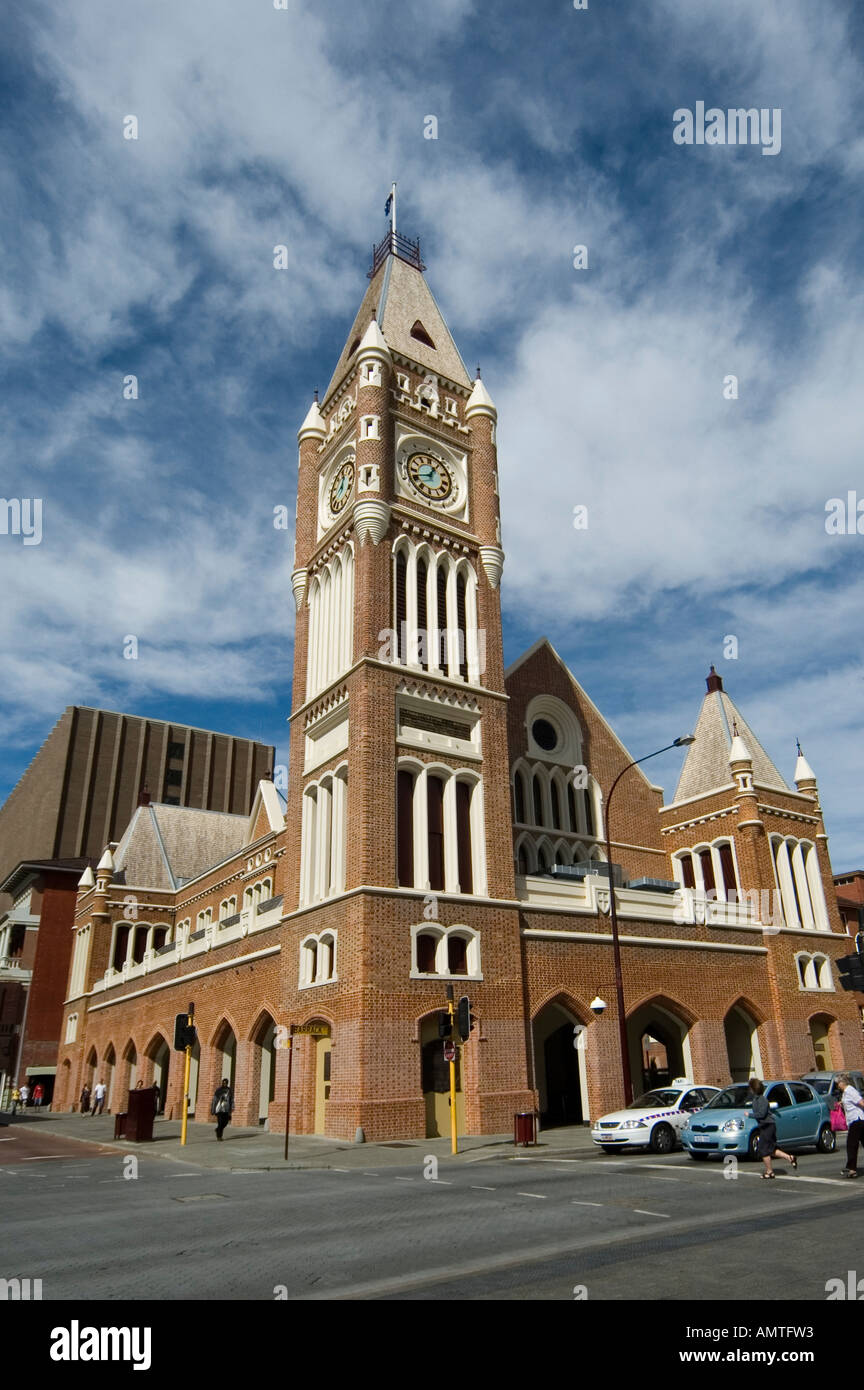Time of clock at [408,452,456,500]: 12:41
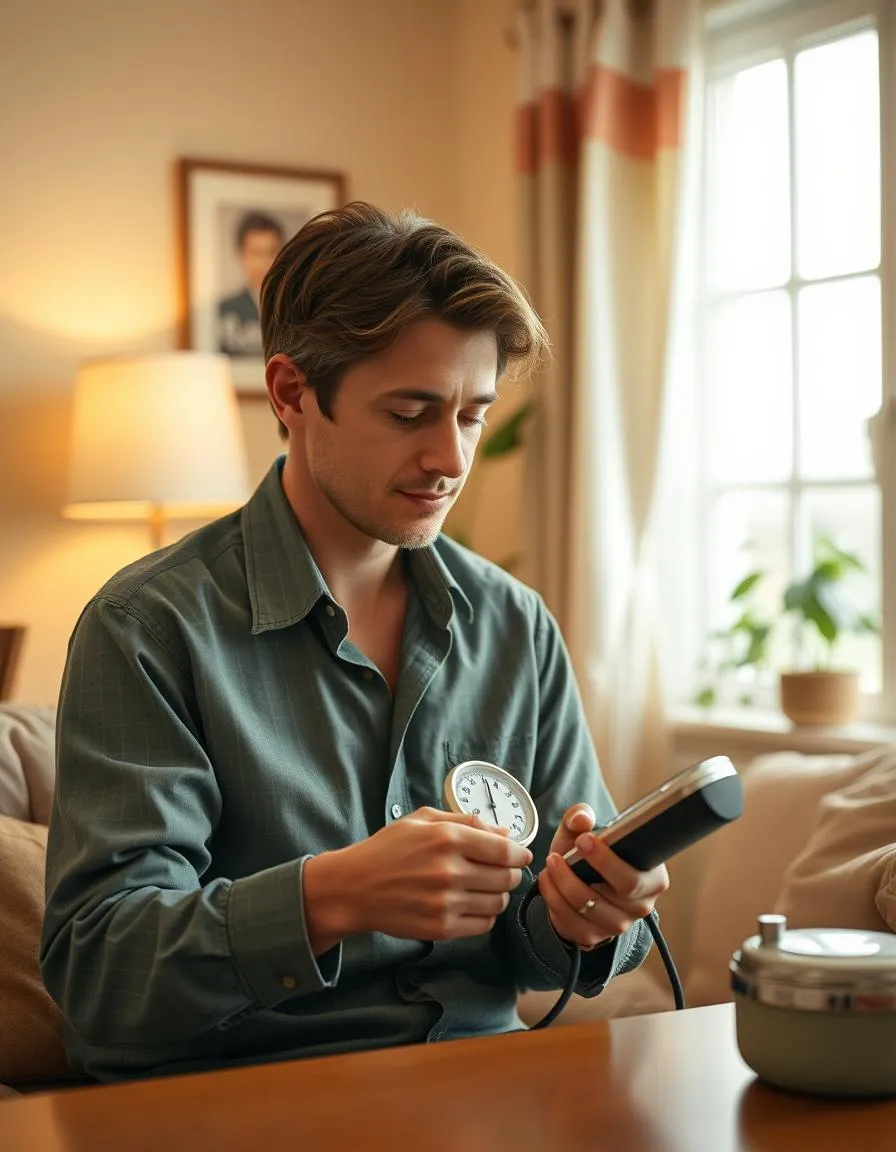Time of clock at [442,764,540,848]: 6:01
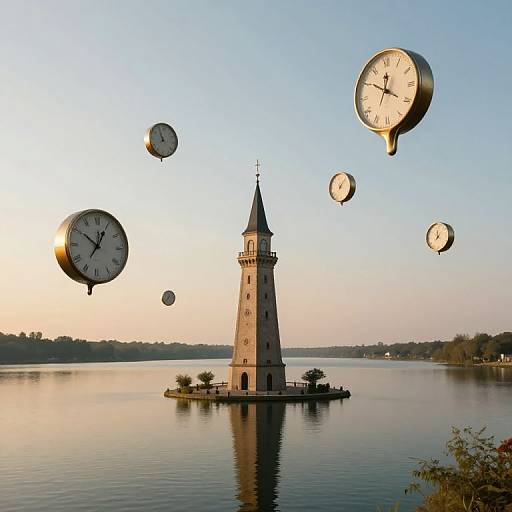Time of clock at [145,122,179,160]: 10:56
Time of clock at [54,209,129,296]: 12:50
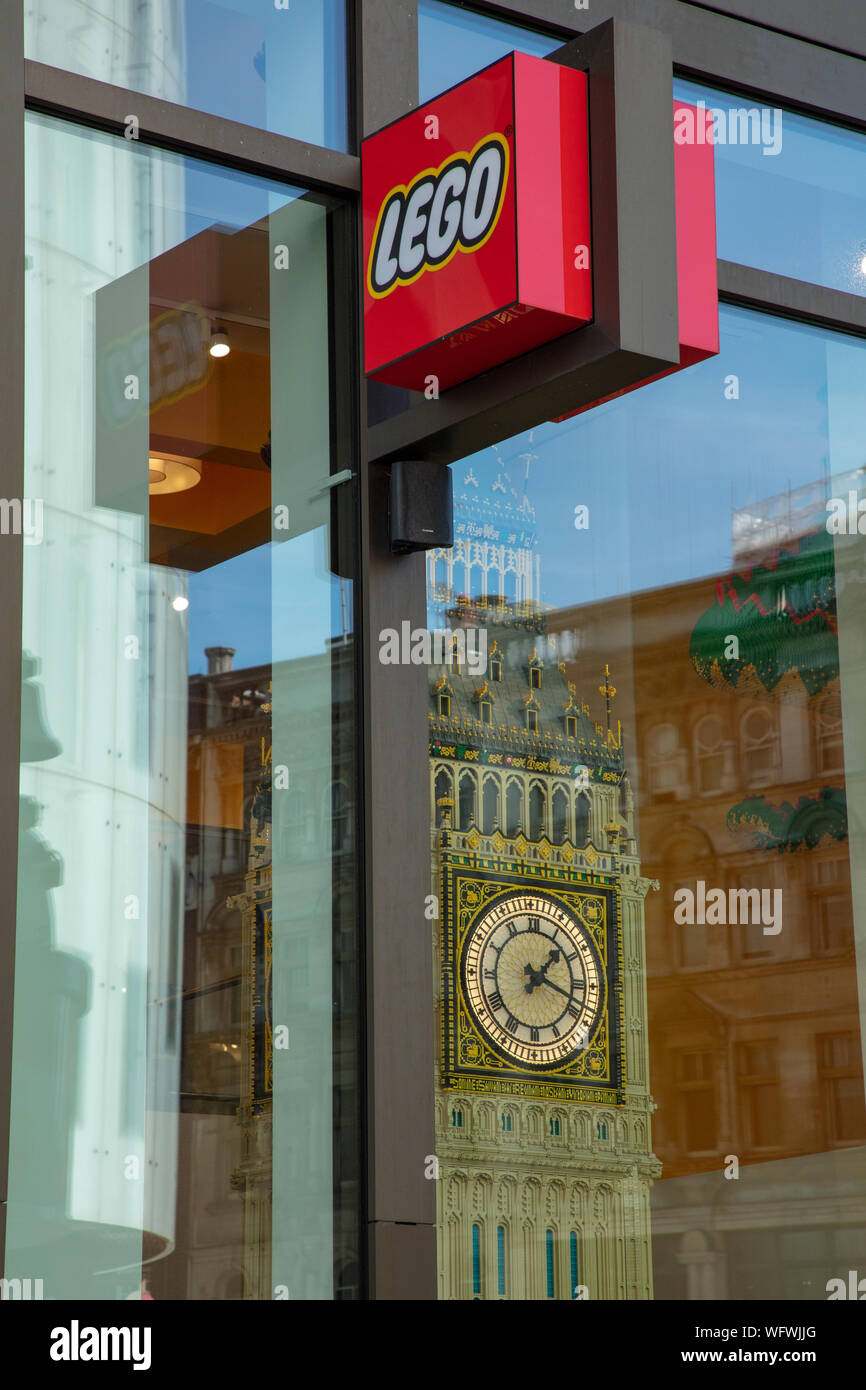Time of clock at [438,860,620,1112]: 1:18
+ + +
Write the lines above again with "clock" swapped for "watch" everywhere and nothing else changed, leaving out the pictures.

### SOLUTION BELOW
Time of watch at [408,452,456,500]: 12:41
Time of watch at [442,764,540,848]: 6:01
Time of watch at [145,122,179,160]: 10:56
Time of watch at [54,209,129,296]: 12:50
Time of watch at [438,860,620,1112]: 1:18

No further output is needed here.